**** RAW DATA ****
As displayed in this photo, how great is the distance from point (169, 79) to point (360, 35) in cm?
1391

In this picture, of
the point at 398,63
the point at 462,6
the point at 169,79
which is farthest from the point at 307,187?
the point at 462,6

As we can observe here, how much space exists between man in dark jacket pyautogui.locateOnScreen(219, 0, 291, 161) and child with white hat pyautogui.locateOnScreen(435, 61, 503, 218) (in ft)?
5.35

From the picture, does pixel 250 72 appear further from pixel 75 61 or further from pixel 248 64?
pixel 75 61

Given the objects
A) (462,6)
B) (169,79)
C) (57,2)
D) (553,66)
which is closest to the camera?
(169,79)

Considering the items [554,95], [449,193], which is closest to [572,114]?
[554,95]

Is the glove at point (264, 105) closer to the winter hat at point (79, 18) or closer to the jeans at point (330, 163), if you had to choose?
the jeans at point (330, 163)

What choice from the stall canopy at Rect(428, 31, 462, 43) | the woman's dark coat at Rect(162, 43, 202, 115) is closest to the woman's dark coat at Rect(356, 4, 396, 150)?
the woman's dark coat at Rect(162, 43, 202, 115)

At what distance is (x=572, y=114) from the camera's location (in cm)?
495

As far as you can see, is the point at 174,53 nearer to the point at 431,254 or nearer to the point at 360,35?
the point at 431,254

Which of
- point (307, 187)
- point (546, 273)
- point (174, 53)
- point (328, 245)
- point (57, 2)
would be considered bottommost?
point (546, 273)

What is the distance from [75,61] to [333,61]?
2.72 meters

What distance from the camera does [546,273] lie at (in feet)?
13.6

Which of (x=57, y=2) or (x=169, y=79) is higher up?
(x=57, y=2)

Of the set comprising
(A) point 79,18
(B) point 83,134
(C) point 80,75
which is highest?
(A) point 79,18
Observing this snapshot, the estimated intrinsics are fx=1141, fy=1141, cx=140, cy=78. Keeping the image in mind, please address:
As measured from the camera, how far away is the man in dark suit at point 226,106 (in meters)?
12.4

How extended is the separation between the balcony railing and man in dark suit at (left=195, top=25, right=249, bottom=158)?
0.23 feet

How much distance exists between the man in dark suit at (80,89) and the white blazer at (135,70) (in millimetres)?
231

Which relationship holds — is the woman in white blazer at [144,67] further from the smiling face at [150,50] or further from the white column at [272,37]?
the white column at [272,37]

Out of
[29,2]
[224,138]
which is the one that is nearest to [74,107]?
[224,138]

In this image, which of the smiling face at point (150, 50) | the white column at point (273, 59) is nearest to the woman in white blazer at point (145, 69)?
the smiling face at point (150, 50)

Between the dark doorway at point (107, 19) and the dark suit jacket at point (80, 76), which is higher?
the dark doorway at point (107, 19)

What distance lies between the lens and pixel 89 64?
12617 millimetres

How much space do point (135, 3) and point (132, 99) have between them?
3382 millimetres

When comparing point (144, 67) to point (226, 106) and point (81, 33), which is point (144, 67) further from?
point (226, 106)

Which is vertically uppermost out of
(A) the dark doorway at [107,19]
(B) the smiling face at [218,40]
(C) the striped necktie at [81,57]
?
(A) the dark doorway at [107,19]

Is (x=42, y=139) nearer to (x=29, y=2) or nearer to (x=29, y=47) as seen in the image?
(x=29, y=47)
****
Convert the material, beginning at the line containing "Which is vertically uppermost out of" and running through the end, into a Markdown table with the columns Row and Content, giving each nonblank line its own numbered row and omitting blank lines.

| Row | Content |
|---|---|
| 1 | Which is vertically uppermost out of |
| 2 | (A) the dark doorway at [107,19] |
| 3 | (B) the smiling face at [218,40] |
| 4 | (C) the striped necktie at [81,57] |
| 5 | ? |
| 6 | (A) the dark doorway at [107,19] |
| 7 | Is (x=42, y=139) nearer to (x=29, y=2) or nearer to (x=29, y=47) as seen in the image? |
| 8 | (x=29, y=47) |